Rapid On-Site Monitoring of Bacteria in Freshwater Environments Using a Portable Microfluidic Counting System

Nobuyasu Yamaguchi; Yudai Fujii

doi:10.1248/bpb.b19-00549

Abstract

Freshwater environments and natural water parks are important as recreation areas; however, people enjoying recreation at the river- or lake-side are sometimes infected with pathogenic microbes. Microbiological monitoring is fundamental for the routine evaluation of water quality. Fluorescent staining techniques are regarded as among the most useful rapid microbiological methods; however, preparation of samples for fluorescence microscopy is often labor-intensive, and one usually has to take the samples to a laboratory for measurement, which often alters the culturability of bacteria in the samples. These factors have created demand for a rapid and simple method of bacterial quantification in freshwater that can be performed on-site. In this study, we applied our microfluidic device, which was originally designed for on-chip fluorescent staining and semi-automated counting of target microbial cells with fluorescent antibody-staining, to enumerate bacterial cells in freshwater. This was combined with a self-made portable system for rapid on-site monitoring of the bacterial cells. Numbers of both esterase-active bacteria and total bacteria in pond water samples could be successfully determined by on-chip staining with 6-carboxyfluorescein diacetate and SYBR Green II, respectively, using the portable microfluidic counting system. The counting was completed within 1 h (30 min for pre-filtration of freshwater and 30 min for on-chip staining and counting). These results indicate that rapid and accurate counting of bacterial cells in freshwater can be performed and this technique could be applied for “on-site first screening” purposes in microbial quality control of freshwater.

INTRODUCTION

Freshwater environments and natural water parks are important as recreation areas. The number of people who enjoy riverside/lakeside recreation and activities in freshwater environments is increasing. People directly contact water in these areas; however, they often become infected with pathogenic microbes inhabiting freshwater environments, and are sometimes infected with pathogens rarely found in freshwater environments such as Escherichia coli O157.^1,2) The importance of microbiological quality assurance in freshwater environments and natural water parks is increasing, and microbiological monitoring is fundamental for the routine evaluation of water quality.

Culture-dependent methods are usually employed to detect and count bacterial cells in freshwater samples; however, these methods usually require a week to obtain results and cannot detect most bacterial cells because of auxotrophy among diverse bacterial species, and because damaged/injured cells are difficult to grow on conventional media but are physiologically active.^3,4) Therefore, rapid quantitative methods, which do not rely on culturing, have been developed to enumerate bacterial cells in natural environments.
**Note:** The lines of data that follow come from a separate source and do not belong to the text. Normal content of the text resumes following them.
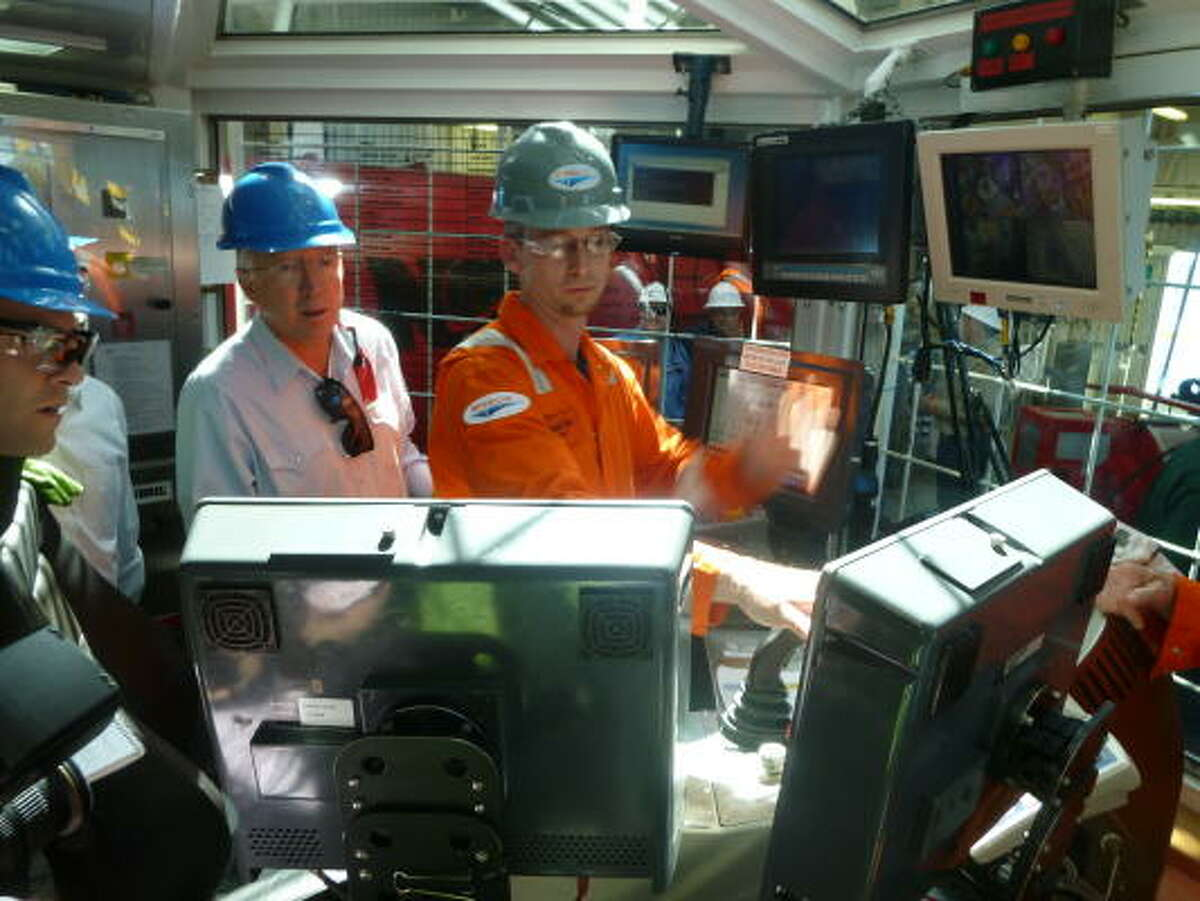 Driller Shad Allen explains to Interior Secretary Ken Salazar the data he can see from his station inside the drill shack at the heart of the Ensco 8501 rig.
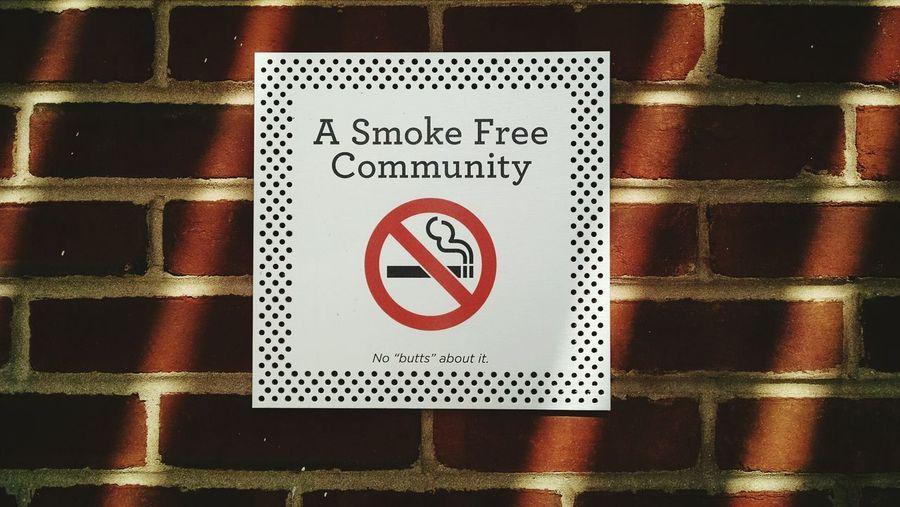 Communication Text Symbol No People Day No Smoking Signs Sign Sun Shadow Brick Wall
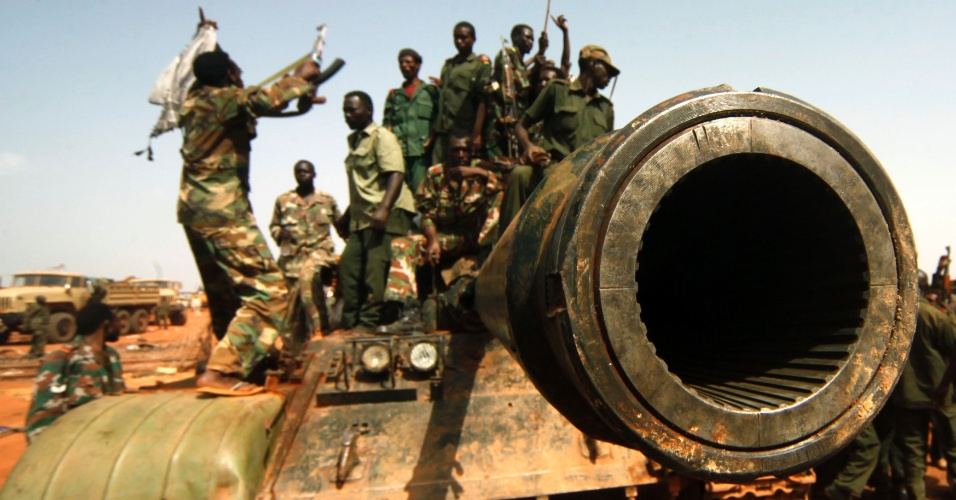 Soldados do Sudão sobem em tanque do Sudão do Sul durante visita do presidente sudanês, Omar al-Bashir, à região petrolífera de Heglig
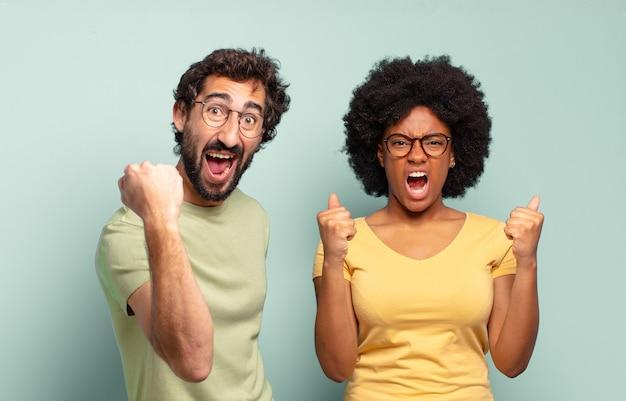 Wielorasowa para przyjaciół krzyczących agresywnie z gniewnym wyrazem twarzy lub z zaciśniętymi pięściami, świętując sukces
These methods are widely used in environmental microbiological studies and are also being applied, for example, in factories for microbiological monitoring of pharmaceutical water,⁵⁾ in clinical sites for rapid diagnosis, and in administrative examination such as microbiological quality assurance of regenerative medical products.^6–9) Fluorescent staining techniques enable visualization of bacterial cells in samples within a few ten minutes by simple procedures and are therefore regarded as one of the most useful rapid microbiological methods. Fluorescence microscopy is widely used for detection and enumeration of fluorescently-stained bacterial cells in environmental samples. However, preparation of samples for fluorescence microscopy is often labor-intensive and one usually has to bring samples to a laboratory for measurement. Culturability of bacteria in environmental samples is often altered during long-distance transportation of the samples.¹⁰⁾ In addition, in developing countries, water pollution is severe not only in large city areas but also in suburban and countryside areas,¹¹⁾ and WHO reports that in 2017, 144 million people collected untreated surface water for drinking.¹²⁾ In developing countries, several days are often required to bring water samples to a laboratory for microbial water quality inspection, and, therefore, residents have to use water without a microbiological safety guarantee until the results of the water quality inspection are determined and announced. These factors have created demand for a simple culture-independent method of bacterial quantification in freshwater which can be performed on-site.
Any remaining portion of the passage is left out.